BEGIN Record list
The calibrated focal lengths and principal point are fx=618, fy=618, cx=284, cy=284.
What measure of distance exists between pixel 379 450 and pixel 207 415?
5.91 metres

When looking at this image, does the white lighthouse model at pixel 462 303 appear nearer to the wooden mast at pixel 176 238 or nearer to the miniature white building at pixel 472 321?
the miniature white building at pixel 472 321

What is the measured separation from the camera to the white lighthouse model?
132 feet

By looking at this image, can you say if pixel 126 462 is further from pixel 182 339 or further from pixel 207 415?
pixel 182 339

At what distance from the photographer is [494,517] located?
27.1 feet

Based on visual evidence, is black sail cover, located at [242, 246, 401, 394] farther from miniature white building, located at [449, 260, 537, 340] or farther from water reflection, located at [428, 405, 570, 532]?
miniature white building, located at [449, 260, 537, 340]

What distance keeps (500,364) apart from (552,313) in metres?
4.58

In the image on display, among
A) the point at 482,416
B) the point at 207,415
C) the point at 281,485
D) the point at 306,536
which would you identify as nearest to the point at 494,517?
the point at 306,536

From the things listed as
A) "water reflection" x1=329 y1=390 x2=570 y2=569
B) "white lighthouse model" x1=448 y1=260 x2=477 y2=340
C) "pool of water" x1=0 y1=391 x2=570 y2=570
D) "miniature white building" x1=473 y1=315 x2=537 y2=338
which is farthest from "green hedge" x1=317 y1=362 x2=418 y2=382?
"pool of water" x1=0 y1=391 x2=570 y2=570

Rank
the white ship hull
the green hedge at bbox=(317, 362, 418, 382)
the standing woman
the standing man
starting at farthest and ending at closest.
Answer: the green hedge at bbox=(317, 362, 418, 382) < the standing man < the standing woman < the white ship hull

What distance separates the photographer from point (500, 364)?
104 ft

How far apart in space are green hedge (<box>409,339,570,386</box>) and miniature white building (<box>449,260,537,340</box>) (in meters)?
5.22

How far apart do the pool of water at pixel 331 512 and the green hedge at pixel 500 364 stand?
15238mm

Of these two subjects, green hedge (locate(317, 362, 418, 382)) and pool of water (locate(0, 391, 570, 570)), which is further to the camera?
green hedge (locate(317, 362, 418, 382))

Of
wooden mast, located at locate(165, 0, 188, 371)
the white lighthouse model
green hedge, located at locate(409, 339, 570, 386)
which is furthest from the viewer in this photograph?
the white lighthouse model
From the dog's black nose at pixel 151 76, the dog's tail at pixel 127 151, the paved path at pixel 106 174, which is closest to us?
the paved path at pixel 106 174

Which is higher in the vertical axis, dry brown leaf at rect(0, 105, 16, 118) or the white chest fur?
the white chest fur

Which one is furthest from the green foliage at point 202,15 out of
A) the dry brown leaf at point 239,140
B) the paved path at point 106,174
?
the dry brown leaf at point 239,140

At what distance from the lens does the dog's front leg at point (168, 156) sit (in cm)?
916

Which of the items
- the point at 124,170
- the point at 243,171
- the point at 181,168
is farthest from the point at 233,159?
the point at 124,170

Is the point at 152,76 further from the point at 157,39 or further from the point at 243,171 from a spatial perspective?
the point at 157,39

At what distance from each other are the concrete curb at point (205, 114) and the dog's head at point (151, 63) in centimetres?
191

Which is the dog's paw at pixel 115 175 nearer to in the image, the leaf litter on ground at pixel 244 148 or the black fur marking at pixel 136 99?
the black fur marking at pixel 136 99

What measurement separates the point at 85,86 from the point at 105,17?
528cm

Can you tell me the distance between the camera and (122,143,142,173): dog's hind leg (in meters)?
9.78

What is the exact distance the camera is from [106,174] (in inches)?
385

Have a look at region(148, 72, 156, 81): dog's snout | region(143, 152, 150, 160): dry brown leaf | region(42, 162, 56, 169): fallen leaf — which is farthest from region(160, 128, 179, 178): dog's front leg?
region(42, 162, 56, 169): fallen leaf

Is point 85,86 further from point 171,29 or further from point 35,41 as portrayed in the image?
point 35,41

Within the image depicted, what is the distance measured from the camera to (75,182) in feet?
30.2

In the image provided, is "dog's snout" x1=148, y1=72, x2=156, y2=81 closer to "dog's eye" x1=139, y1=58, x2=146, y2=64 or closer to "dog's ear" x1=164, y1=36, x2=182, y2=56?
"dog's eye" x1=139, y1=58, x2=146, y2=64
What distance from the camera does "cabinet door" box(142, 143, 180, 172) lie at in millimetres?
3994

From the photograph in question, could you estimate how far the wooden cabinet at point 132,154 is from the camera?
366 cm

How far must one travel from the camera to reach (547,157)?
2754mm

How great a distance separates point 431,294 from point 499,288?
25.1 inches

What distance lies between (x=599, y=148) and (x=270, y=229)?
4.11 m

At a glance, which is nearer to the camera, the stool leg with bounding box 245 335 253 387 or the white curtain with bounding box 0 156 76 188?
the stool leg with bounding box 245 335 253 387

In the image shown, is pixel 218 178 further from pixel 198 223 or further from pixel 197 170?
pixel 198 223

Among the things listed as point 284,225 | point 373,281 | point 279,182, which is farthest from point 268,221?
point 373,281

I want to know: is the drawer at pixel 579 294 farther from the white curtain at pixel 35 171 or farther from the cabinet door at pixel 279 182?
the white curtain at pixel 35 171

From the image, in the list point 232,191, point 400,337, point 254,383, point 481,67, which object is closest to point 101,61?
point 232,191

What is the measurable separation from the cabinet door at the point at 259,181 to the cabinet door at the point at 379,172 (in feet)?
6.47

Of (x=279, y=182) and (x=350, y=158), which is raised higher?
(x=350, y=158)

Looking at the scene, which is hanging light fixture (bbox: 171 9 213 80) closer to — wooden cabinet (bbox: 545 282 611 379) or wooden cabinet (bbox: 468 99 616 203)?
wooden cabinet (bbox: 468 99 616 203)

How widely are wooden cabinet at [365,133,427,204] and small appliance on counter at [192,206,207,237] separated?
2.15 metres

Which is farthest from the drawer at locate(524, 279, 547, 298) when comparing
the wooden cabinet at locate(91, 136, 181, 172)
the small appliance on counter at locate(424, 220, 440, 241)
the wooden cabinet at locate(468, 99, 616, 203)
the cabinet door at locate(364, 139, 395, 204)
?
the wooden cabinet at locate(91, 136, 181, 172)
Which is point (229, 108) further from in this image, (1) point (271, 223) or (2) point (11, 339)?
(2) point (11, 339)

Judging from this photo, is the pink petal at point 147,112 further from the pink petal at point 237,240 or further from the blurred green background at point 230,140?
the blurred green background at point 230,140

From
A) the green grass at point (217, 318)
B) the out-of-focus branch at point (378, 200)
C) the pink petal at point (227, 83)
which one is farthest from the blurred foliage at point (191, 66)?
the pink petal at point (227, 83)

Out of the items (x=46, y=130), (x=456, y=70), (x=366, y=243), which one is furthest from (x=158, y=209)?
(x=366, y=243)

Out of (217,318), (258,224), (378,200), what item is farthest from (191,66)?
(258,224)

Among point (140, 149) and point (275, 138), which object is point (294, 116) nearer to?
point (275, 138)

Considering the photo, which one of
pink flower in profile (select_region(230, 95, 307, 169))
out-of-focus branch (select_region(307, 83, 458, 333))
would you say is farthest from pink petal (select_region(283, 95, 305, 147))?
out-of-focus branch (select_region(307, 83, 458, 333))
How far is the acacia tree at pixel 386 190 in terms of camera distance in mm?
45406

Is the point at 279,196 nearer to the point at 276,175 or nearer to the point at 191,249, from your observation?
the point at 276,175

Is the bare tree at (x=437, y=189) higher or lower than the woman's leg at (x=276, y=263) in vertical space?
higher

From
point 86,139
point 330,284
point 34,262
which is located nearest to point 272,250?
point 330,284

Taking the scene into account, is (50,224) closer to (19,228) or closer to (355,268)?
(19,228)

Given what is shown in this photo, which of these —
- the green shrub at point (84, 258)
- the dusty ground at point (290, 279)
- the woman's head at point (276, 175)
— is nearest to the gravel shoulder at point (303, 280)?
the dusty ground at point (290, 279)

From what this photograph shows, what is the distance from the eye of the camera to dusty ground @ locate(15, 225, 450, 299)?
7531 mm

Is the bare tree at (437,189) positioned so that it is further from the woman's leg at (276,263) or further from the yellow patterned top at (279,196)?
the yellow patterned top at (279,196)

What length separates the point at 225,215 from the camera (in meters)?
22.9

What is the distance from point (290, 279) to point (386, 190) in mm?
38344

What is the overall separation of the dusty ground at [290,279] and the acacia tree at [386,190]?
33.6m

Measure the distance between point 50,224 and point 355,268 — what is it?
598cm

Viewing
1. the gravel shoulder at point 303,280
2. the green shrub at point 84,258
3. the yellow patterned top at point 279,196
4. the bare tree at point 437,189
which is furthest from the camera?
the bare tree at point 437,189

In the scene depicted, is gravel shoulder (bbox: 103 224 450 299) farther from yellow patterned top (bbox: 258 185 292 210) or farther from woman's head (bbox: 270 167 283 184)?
END Record list
Do this = Copy the data word for word, starting at the line with "Is the bare tree at (x=437, y=189)" and continuing through the final line of the data, both included.

Task solution =
Is the bare tree at (x=437, y=189) higher or lower than the woman's leg at (x=276, y=263) in vertical space?
higher

From
point 86,139
point 330,284
point 34,262
which is located nearest to point 272,250?
point 330,284

Taking the scene into account, is (50,224) closer to (19,228) or closer to (355,268)?
(19,228)

Given what is shown in this photo, which of these —
- the green shrub at point (84, 258)
- the dusty ground at point (290, 279)
- the woman's head at point (276, 175)
— is nearest to the gravel shoulder at point (303, 280)?
the dusty ground at point (290, 279)

From what this photograph shows, what is the distance from the eye of the camera to dusty ground @ locate(15, 225, 450, 299)?
7531 mm

Is the bare tree at (437,189) positioned so that it is further from the woman's leg at (276,263) or further from the yellow patterned top at (279,196)?
the yellow patterned top at (279,196)

What length separates the point at 225,215 from the camera (in meters)?
22.9

What is the distance from point (290, 279) to point (386, 190) in mm?
38344

What is the overall separation of the dusty ground at [290,279] and the acacia tree at [386,190]?
33.6m

Measure the distance between point 50,224 and point 355,268 — what is it?
598cm

Viewing
1. the gravel shoulder at point 303,280
2. the green shrub at point 84,258
3. the yellow patterned top at point 279,196
4. the bare tree at point 437,189
which is furthest from the camera?
the bare tree at point 437,189

In the scene depicted, is gravel shoulder (bbox: 103 224 450 299) farther from yellow patterned top (bbox: 258 185 292 210) or farther from woman's head (bbox: 270 167 283 184)?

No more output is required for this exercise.